=== GIVEN PASSAGE ===
= = = =

Opinions Fri, 18 Apr 2014
By Kofi Ata, Cambridge, UKThe NPP National Executive Election contest is over, done and dusted until after the 2016 general (presidential and parliamentary) elections. It’s the results and the voting dynamics of the elections, particularly the two most senior and powerful positions and their implications for the future that are the subject of analysis for this brief article.
The posts of National Chairman and General Secretary were the most sought after and perhaps, next to the Flagbearship in the Party’s leadership hierarchy. The contest for the two positions became more exciting as the incumbents who were standing for re-election were seen as from the Akufo-Addo camp whilst their most serious competitors were regarded as pro Kufuor camp and perhaps a threat to the Akufo-Addo agenda. I expected a close contest between the two incumbents and the challengers but what was not apparent to me was the impending tsunami for Jake Okanta Obetsebi Lamptey. In fact, if anything, I had envisaged Sir John going down in a potential wipe out and not Jake because he was the worse of the two partners in crime for openly declaring their support for Nana Akufo-Addo to contest the party’s Falgbearership for the third consecutive time soon after the Supreme Court Presidential Petition ruling in August 2013.

= = = =

=== EXERCISE DATA ===
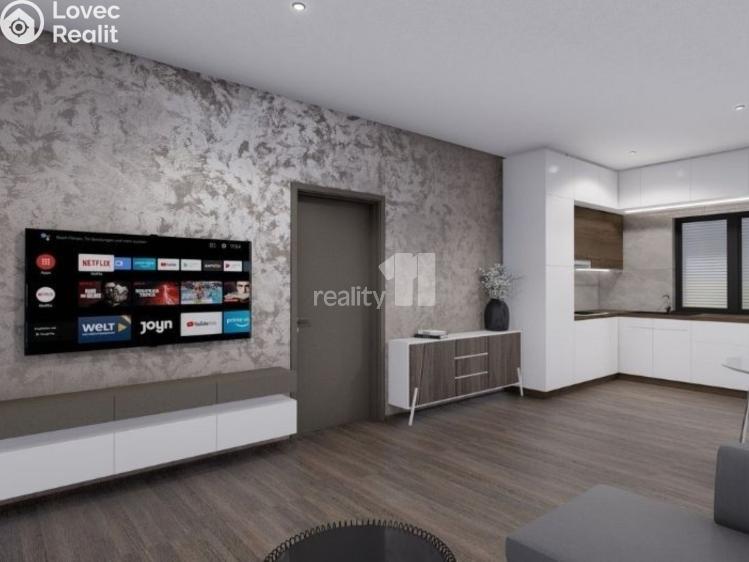 Prodej rodinného domu Chlumec nad Cidlinou, Nádražní 451 č. 3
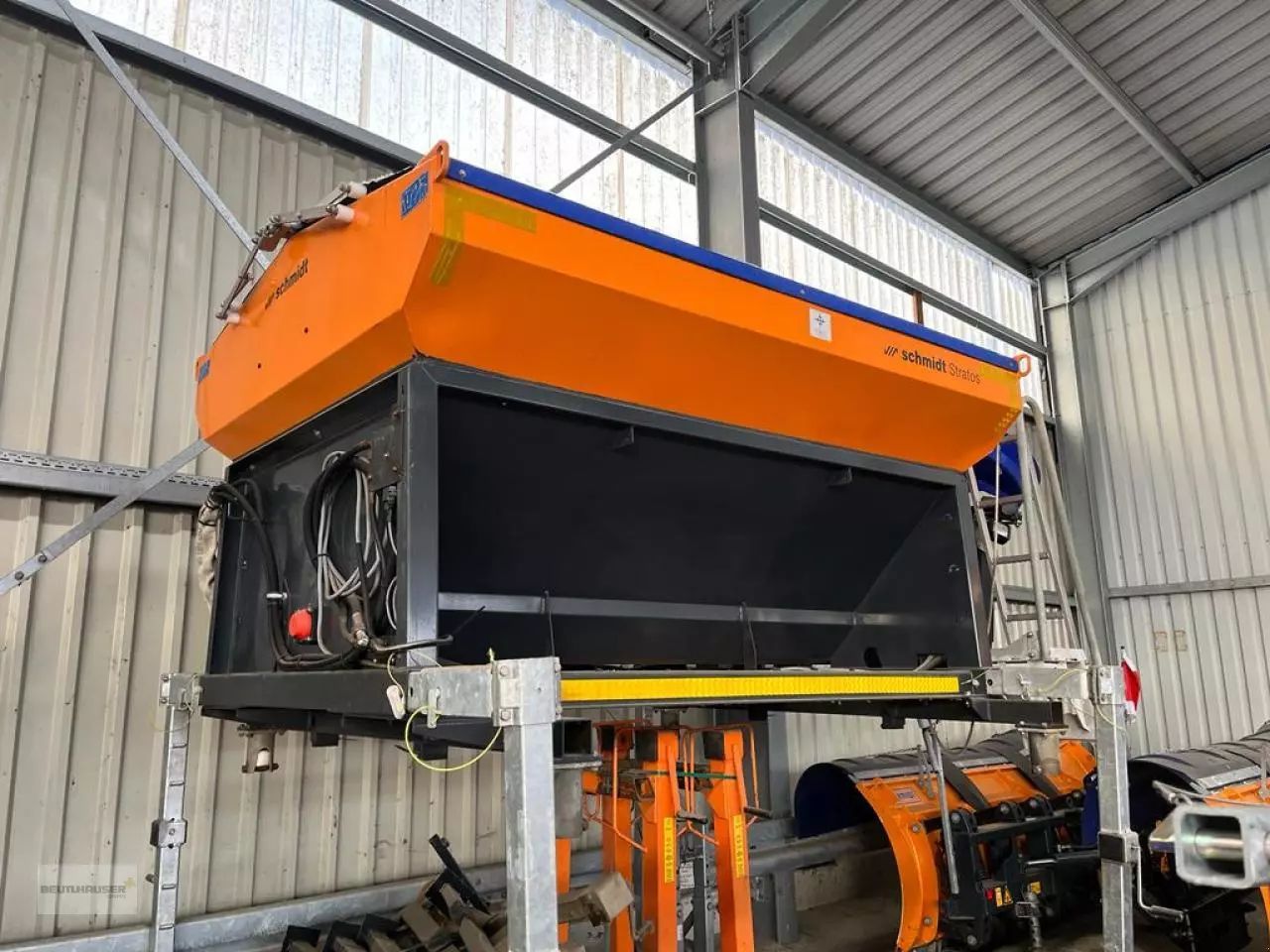 Schmidt schmidt stratos s 30-24 vep 490 Equipamiento municipal 23.000 €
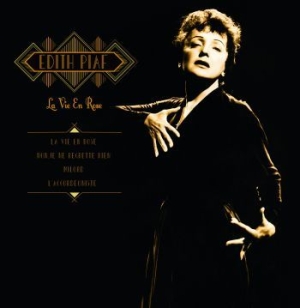Piaf Edith - La Vie En Rose i gruppen VINYL / Pop-Rock hos Bengans Skivbutik AB (3826545)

= = = =

=== TRY IT ===
According to the opinion piece on the NPP National Executive election, which two posts were the most sought after?

=== OUTPUT ===
National Chairman and General Secretary.